Print version ISSN 0103-8478On-line version ISSN 1678-4596

Cienc. Rural vol.26 no.3 Santa Maria Dec. 1996

http://dx.doi.org/10.1590/S0103-84781996000300013 

PLACA BACTERIANA DENTÁRIA EM CÃES

 

DENTAL BACTERIAL PLAQUE IN DOGS

 

Duvaldo Eurides1 Gentil Ferreira Gonçalves2 Alexandre Mazzanti2 Antônio Mário Buso3

 

 

RESUMO

Com objetivo de avaliar a incidência de placa bacteriana dentária, foram utilizados 30 cães, sem raça definida, distribuídos em três grupos iguais, de acordo com a faixa etária, sendo o grupo I de 0 a 2 anos, o grupo II de 3 a 5 anos e o grupo III acima de 6 anos. Os animais foram submetidos a anestesia geral e sobre os dentes foi aplicado cloreto de metilrosanilina, para evidenciar acúmulos bacterianos.
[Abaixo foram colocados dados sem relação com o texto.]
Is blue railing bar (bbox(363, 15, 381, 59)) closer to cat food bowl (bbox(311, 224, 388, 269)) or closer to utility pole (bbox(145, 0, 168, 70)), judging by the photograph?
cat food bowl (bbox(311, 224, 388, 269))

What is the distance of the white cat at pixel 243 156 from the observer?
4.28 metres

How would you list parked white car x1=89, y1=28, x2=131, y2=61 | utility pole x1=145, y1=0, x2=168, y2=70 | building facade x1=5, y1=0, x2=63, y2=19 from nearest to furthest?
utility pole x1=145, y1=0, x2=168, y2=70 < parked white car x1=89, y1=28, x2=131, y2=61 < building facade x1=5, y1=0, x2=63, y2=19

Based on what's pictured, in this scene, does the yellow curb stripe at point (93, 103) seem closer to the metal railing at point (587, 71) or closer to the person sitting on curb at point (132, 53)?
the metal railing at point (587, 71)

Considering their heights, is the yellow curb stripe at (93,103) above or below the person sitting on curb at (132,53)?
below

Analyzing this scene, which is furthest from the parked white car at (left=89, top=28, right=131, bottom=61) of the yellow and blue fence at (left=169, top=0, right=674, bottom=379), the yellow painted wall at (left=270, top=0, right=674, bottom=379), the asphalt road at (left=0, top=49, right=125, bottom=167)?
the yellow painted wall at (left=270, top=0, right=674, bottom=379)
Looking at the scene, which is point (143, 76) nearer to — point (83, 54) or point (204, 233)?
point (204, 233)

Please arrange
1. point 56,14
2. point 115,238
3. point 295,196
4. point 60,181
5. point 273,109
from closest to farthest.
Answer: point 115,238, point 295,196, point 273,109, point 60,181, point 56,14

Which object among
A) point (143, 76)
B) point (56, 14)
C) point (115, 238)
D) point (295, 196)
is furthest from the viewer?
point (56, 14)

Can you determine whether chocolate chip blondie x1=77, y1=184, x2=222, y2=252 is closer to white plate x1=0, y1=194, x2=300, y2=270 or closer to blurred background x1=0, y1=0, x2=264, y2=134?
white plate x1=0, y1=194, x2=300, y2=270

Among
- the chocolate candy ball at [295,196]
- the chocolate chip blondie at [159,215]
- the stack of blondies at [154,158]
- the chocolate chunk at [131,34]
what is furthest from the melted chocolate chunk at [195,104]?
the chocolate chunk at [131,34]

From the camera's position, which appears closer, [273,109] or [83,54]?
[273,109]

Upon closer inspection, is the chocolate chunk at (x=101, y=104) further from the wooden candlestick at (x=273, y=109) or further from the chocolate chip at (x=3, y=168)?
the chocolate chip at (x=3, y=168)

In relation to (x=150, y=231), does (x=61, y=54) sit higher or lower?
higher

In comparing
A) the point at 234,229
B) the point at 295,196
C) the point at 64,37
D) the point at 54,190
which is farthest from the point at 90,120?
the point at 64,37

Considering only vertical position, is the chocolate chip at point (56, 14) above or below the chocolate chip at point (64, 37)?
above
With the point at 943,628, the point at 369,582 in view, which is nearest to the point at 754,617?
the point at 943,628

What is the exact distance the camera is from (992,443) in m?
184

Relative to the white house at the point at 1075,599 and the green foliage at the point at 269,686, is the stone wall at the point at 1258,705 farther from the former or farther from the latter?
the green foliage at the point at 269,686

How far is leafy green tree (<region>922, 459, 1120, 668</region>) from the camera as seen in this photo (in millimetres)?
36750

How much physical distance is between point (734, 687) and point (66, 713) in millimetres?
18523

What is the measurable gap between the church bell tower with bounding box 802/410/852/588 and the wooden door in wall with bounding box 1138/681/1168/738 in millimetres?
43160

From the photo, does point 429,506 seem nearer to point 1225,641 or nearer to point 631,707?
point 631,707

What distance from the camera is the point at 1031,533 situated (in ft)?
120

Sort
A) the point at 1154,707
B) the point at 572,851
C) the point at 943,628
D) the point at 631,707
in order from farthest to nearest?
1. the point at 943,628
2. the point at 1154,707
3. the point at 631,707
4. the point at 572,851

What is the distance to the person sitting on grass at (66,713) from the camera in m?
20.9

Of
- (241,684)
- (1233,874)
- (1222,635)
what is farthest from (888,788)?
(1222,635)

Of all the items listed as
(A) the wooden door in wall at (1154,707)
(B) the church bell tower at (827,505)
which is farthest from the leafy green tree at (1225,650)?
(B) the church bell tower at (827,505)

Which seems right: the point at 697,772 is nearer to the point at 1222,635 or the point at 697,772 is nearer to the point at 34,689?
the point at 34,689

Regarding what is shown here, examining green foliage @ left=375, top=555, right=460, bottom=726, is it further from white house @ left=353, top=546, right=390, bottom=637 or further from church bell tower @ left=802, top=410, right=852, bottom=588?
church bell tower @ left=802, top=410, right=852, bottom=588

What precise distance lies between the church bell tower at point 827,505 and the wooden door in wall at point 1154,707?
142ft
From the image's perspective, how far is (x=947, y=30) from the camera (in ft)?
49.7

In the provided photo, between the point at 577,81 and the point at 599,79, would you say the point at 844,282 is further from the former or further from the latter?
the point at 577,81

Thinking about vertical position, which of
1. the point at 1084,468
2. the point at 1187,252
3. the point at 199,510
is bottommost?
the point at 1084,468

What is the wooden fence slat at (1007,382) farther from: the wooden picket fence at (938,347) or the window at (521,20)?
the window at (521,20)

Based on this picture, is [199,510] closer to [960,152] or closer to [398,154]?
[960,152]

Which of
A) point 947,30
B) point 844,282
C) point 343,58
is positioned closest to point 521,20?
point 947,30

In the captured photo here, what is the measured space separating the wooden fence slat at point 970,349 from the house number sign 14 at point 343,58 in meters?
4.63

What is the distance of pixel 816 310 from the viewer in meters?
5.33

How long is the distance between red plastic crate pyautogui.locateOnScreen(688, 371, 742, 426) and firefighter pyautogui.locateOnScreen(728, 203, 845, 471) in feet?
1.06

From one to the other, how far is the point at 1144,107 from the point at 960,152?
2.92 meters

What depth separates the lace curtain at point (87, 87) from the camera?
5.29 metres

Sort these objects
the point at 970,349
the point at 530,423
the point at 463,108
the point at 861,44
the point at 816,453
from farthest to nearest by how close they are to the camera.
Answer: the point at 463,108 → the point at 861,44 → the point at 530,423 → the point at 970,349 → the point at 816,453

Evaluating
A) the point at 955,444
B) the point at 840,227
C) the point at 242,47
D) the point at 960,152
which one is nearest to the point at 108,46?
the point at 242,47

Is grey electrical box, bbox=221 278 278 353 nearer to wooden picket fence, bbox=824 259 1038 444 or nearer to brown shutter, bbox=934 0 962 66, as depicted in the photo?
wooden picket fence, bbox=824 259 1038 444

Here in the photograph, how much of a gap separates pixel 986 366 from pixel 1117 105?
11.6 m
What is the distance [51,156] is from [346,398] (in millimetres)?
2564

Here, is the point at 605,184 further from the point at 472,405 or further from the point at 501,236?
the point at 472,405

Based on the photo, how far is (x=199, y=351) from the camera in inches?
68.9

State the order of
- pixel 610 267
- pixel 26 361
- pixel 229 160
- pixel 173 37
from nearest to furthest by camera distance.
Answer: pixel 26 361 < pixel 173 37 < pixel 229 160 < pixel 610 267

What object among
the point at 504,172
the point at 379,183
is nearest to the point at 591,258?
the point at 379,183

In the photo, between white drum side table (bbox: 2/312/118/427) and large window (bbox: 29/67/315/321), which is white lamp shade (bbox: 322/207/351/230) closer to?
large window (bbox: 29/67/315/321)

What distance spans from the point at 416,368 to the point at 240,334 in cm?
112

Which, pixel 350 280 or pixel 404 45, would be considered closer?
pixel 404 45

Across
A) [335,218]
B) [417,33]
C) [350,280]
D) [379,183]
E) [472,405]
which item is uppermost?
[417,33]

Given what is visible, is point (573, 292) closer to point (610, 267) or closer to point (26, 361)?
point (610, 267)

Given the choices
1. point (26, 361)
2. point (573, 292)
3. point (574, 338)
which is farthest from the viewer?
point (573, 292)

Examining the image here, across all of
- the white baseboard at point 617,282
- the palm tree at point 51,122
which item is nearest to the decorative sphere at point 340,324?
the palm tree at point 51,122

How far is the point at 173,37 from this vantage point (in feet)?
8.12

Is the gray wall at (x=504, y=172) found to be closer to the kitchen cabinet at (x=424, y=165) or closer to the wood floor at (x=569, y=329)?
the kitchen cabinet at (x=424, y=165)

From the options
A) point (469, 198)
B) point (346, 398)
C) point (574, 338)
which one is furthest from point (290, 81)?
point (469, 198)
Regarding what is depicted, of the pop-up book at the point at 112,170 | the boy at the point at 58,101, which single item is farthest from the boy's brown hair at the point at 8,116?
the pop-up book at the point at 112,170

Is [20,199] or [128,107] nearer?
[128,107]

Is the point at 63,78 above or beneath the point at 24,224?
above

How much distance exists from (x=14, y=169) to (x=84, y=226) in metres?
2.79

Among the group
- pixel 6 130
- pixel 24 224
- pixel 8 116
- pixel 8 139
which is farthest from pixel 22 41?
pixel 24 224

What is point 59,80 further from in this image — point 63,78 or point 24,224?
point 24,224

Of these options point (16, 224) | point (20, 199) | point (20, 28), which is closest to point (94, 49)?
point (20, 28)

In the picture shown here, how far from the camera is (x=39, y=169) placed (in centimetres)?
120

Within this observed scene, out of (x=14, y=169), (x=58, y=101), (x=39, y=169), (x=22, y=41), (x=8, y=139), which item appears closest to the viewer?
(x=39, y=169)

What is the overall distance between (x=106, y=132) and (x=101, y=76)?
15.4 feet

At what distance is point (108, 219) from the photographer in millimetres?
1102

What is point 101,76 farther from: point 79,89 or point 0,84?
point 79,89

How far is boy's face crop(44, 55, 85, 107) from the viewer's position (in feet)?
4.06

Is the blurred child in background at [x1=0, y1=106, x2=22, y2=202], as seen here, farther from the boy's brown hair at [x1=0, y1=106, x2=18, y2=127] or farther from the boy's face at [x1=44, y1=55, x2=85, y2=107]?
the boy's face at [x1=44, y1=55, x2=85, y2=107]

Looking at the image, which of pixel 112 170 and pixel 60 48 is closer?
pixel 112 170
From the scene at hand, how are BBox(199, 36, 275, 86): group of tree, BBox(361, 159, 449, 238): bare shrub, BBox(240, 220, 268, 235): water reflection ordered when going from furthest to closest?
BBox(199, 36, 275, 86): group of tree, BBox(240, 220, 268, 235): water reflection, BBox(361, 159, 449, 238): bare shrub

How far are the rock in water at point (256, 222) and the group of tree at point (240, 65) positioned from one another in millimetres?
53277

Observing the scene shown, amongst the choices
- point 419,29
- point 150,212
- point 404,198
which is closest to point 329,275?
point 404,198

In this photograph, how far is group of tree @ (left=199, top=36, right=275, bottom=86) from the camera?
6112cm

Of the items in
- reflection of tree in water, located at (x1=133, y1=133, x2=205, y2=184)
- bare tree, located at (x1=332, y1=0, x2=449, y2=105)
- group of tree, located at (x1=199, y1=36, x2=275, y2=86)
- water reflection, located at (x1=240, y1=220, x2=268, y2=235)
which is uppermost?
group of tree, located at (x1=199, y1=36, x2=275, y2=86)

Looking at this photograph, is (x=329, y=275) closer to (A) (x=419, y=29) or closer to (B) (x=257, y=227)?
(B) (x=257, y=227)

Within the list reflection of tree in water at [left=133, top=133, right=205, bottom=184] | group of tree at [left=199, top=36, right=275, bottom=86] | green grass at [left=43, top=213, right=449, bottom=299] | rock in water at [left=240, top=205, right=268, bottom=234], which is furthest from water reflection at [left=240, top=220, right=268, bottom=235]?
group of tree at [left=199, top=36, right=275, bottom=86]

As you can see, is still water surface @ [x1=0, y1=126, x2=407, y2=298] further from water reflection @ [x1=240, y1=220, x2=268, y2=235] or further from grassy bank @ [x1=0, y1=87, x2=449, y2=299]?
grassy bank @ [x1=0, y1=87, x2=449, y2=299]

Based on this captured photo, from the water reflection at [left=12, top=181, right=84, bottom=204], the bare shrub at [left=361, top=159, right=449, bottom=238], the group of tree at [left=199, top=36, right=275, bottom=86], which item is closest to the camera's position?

As placas encontravam-se distribuídas em 80,99% no grupo I, 71,45% no grupo II e 83,96% no grupo III. Os grupos dentários foram considerados separadamente, apresentando índices de 64,84% nos dentes incisivos, 84,80% nos caninos, 87,23% nos pré-molares e 78,34% nos molares. Nos três grupos de cães observou-se índices semelhantes de placa bacteriana nos diferentes grupos dentários. Os animais do grupo II e o grupo de dentes incisivos apresentaram menores índices de placa bacteriana.

Palavras-chave: cão, dente, placa bacteriana.

 

SUMMARY

To avaliate the incidence of bacterial plaque 30 mogreal dogs were utilizated, distributed among three equal groups. According to age, group I was composed of 0 to 2 years-old dogs, group II was 3 to 5 years-old, and group III over 6 years-old. The animals underwent a general anesthesia and metilrosanilin cloret was applied over the tooth, to evidence the bacterial mass. The plaques were distributed to 80.99% in group I, 71.42% in group II and 83.96% in group III. The dental groups were considerated apart, showing index of 64.84% on the incisar tooth, 84.80% on the canine tooth, 87.23% on the premolar tooth, and 78.34% on the molar tooth. At the dogs groups, similar Índex of bacterial plaque were observed on the diffèrent dental groups. The dogs from group II and the incisive tooth group showed minar bacterial plaque index.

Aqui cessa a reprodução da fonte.